European equivalent of Square, iZettle, commences UK beta trials

European equivalent of Square, iZettle, commences UK beta trials

Swedish mobile card swipe start-up iZettle - billed as the European equivalent to Square - is set to begin a beta-test of its technology in the UK.

Under the programme, iZettle is working with MasterCard, American Express and Diners Club to make 3000 of its mini chip-card readers available for small businesses and individuals in the UK.

Jacob de Geer, founder and CEO at iZettle comments: "The UK is a priority market for us and we are very excited about kick-starting this beta programme with three of the major card networks."

With more than 50,000 users today, iZettle has increased the number of point of sale (POS) card acceptance terminals in the Nordic by 10 percent since it began operation in Sweden last September and expanded to Denmark, Finland and Norway in February this year.

The iZettle reader is EMV-approved, and compliant with PCI-DSS standards. Much like Square in the US, there is no set up fee, or monthly fee or minimum, with the company making its money by taking a 2.75% to 3.75% tax on all transactions passed through the reader.

In February, iZettle hired former Barclaycard innovation chief Stewart Roberts to lead its operations in the UK. It also counts Carphone Warehouse founder Charles Dunstone among its investors. Dunstone is likely to play an important role in ensuring mass-market distribution once the service is ready for commercial roll-out.

"Taking payments is becoming increasingly difficult with people carrying less and less cash in their wallets," says Dunstone. "With iZettle - problem solved - you can focus on growing your business."

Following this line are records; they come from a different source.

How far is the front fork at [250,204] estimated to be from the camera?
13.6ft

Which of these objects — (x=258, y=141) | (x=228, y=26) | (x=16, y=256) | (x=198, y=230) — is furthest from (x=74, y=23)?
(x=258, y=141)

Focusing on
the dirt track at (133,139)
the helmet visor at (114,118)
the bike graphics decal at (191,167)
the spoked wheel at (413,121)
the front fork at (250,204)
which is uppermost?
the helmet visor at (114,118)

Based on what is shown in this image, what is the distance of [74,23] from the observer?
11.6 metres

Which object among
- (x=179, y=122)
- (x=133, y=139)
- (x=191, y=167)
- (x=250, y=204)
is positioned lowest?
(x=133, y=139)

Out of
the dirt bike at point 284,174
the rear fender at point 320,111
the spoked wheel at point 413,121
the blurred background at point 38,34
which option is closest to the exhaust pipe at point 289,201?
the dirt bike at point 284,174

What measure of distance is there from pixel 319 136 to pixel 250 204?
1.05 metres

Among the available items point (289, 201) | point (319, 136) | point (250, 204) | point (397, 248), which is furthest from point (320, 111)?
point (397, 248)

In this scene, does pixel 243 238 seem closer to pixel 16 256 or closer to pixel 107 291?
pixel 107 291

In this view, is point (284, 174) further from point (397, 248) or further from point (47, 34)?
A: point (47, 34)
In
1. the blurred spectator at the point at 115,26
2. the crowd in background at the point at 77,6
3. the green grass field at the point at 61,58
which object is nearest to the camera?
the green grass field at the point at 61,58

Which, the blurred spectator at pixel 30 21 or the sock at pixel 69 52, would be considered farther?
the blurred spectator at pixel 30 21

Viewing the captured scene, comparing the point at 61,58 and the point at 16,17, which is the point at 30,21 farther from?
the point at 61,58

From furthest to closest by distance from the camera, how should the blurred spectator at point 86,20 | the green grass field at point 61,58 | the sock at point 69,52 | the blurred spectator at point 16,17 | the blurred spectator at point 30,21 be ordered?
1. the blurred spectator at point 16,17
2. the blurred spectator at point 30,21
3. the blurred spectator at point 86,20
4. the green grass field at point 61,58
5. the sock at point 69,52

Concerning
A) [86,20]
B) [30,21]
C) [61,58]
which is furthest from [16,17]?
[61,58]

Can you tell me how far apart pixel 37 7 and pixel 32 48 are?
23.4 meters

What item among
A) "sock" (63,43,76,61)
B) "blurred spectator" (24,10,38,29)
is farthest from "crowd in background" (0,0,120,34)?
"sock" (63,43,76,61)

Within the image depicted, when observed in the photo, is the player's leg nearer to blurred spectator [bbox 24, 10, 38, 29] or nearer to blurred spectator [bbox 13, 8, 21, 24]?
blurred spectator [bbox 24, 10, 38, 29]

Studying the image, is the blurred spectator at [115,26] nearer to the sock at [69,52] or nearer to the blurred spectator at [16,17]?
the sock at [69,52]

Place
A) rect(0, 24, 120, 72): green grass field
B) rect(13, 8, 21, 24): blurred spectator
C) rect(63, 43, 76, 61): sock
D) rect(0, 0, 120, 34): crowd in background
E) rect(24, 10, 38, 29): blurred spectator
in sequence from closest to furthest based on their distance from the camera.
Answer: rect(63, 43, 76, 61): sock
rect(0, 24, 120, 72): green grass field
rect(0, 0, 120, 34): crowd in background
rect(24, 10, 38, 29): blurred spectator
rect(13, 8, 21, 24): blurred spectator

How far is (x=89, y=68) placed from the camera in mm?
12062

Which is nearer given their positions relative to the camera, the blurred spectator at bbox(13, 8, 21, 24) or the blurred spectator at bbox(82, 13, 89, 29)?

iZettle may face domestic competition on UK shores, with British outtfit mPowa preparing for launch. Initially slated for release in February, the company has yet to issue any devices on the market, but is instead inviting prospective users to pre-register their interest over the Web.

Comments: (4)

A Finextra member
A Finextra member 16 May, 2012, 12:14Be the first to give this comment the thumbs up 0 likes

Good to see UK market entry at last. Interesting to note that it's a Mastercard/Amex trial - it'll need to be more universal to really scale, given Visa's dominant position in debit.


Ketharaman Swaminathan
Ketharaman Swaminathan - GTM360 Marketing Solutions - Pune 17 May, 2012, 17:10Be the first to give this comment the thumbs up 0 likes

Like Square, iZettle doesn't require its small business customers to have a merchant account. mPowa's pricing structure suggests that it does. Given that getting a merchant account directly from an acquirer bank is a major pain area for such businesses, iZettle shouldn't have any significant competition from mPowa. 

A Finextra member
A Finextra member 18 May, 2012, 07:40Be the first to give this comment the thumbs up 0 likes

iZettle today allows pan key entry of card numbers and therefore it is an excellent device for making card payments without the cardholders presense - why this is needed for face to face trading is unclear. Furthermore it is also distributed to private consumers enabelling these to receive payments from credit cards. This takes card payments to a new dimension when consumers start paying to consumers in a payment system like mastercard or american express, where all point of sale rules are based on that consumers pay to businesses. Exciting development. How come that point of sale terminal manufacturer giants have not been able to build a cheap and simple device like this? Does the device really meet all the normal requirements a pos terminal is expected to meet?  

A Finextra member
A Finextra member 18 May, 2012, 09:27Be the first to give this comment the thumbs up 0 likes

Not that I want to blow anyone elses trumpet, but anyone who's been in an Apple store recently will have seen that they run their EMV POS solution via ingenico jackets wrapped on iphones/ipods, wified to receipt printers under desk. The issues for smaller merchant use of mobile based POS, as others have commentated, are 1) the need for the merchant to sort out thier own merchant account, which is a REAL pain if you're a little sole trader or second income business, which is where the real market for these devices are, 2) the prohibitive hardware price point and 3) distribution network for the EMV devices. All the current mobile dongle type devices for the UK market are questionable for PCI, and more importantly, cardholder confidence, so I'm looking forward to a proper market release of a simple, reasonably priced EMV solution. This has potential not only for UK markets, but anywhere that has high EMV CH use. Well done iZettle. I'll certainly be trying out your solution, and hope that other solution providers join the fray.